**Provided information**
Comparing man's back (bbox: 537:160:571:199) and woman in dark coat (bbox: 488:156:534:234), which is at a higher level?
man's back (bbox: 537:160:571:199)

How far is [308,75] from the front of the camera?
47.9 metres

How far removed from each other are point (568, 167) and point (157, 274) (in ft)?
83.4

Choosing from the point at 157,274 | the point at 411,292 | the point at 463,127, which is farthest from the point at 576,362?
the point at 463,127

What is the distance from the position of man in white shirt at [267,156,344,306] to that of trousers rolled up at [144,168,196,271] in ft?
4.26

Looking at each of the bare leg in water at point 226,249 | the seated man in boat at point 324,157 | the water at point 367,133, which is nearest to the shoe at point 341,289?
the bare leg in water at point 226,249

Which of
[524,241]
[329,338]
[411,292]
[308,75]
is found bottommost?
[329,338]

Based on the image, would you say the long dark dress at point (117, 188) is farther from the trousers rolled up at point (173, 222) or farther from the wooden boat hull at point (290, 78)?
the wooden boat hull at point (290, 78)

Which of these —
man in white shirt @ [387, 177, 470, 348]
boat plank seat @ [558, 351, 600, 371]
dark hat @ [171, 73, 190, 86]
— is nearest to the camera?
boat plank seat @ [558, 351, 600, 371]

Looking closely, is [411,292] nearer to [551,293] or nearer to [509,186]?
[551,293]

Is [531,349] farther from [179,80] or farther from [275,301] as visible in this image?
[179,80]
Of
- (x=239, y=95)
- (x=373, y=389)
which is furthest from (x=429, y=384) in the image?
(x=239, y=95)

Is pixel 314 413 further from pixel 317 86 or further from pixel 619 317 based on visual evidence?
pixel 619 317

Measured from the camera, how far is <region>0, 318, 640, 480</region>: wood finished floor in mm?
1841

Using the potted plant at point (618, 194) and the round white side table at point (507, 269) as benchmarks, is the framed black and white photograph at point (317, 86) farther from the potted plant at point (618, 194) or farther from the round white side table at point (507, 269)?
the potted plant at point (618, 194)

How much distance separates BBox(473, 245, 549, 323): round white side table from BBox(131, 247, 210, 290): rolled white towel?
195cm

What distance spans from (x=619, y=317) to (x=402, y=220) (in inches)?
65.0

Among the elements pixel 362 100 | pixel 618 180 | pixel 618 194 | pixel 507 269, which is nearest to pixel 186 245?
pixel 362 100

**Aim**
Reproduce the material from the line containing "What distance spans" through the end of the material, both included and requests kept, shifting each number in the answers (the measured distance and the pixel coordinates) up by 20.

**Output for this task**
What distance spans from (x=619, y=317) to (x=402, y=220) (in inches)?
85.0

Among the elements pixel 362 100 | pixel 618 180 | pixel 618 194 | pixel 507 269, which is nearest to pixel 186 245?
pixel 382 120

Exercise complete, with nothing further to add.